The Radio Frequency circuit 904 is used for receiving and transmitting RF (Radio Frequency) signals, also called electromagnetic signals. The radio frequency circuitry 904 communicates with communication networks and other communication devices via electromagnetic signals. The radio frequency circuit 904 converts an electrical signal into an electromagnetic signal to transmit, or converts a received electromagnetic signal into an electrical signal. Optionally, the radio frequency circuit 904 comprises: an antenna system, an RF transceiver, one or more amplifiers, a tuner, an oscillator, a digital signal processor, a codec chipset, a subscriber identity module card, and so forth. The radio frequency circuit 904 may communicate with other terminals via at least one wireless communication protocol. The wireless communication protocols include, but are not limited to: metropolitan area networks, various generation mobile communication networks (2G, 3G, 4G, and 5G), Wireless local area networks, and/or WiFi (Wireless Fidelity) networks. In some embodiments, the radio frequency circuit 904 may also include NFC (Near Field Communication) related circuits, which are not limited in this application.
The display screen 905 is used to display a UI (User Interface). The UI may include graphics, text, icons, video, and any combination thereof. When the display screen 905 is a touch display screen, the display screen 905 also has the ability to capture touch signals on or over the surface of the display screen 905. The touch signal may be input to the processor 901 as a control signal for processing. At this point, the display 905 may also be used to provide virtual buttons and/or a virtual keyboard, also referred to as soft buttons and/or a soft keyboard. In some embodiments, the display 905 may be one, providing the front panel of the terminal 900; in other embodiments, the number of the display panels 905 may be at least two, and each of the display panels is disposed on a different surface of the terminal 900 or is in a foldable design; in other embodiments, the display 905 may be a flexible display disposed on a curved surface or a folded surface of the terminal 900. Even more, the display screen 905 may be arranged in a non-rectangular irregular figure, i.e. a shaped screen.
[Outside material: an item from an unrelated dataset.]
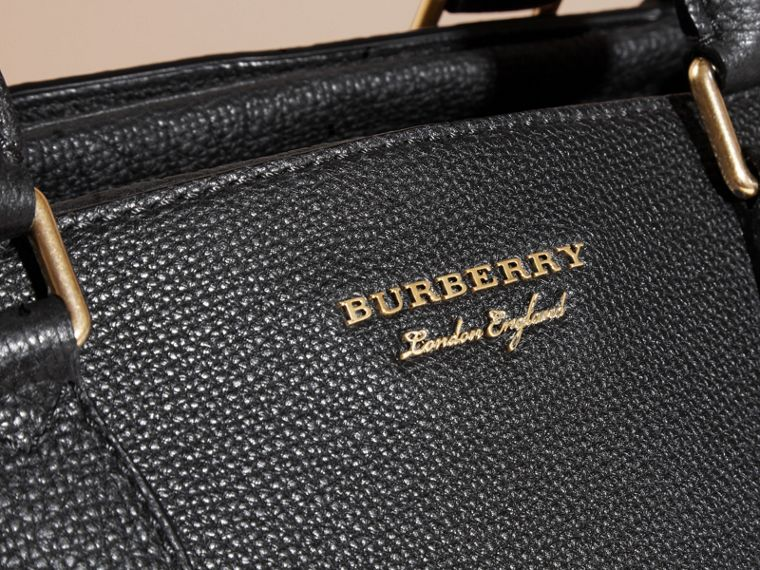 Leather Holdall with House Check Detail in Black - Men | Burberry - cell image 1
The Display panel 905 can be made of LCD (Liquid Crystal Display), OLED (Organic Light-Emitting Diode), and other materials.
The camera assembly 906 is used to capture images or video. Optionally, camera assembly 906 includes a front camera and a rear camera. The front camera is arranged on the front panel of the terminal, and the rear camera is arranged on the back of the terminal. In some embodiments, the number of the rear cameras is at least two, and each rear camera is any one of a main camera, a depth-of-field camera, a wide-angle camera and a telephoto camera, so that the main camera and the depth-of-field camera are fused to realize a background blurring function, and the main camera and the wide-angle camera are fused to realize panoramic shooting and VR (Virtual Reality) shooting functions or other fusion shooting functions. In some embodiments, camera assembly 906 may also include a flash. The flash lamp can be a monochrome temperature flash lamp or a bicolor temperature flash lamp. The double-color-temperature flash lamp is a combination of a warm-light flash lamp and a cold-light flash lamp, and can be used for light compensation at different color temperatures.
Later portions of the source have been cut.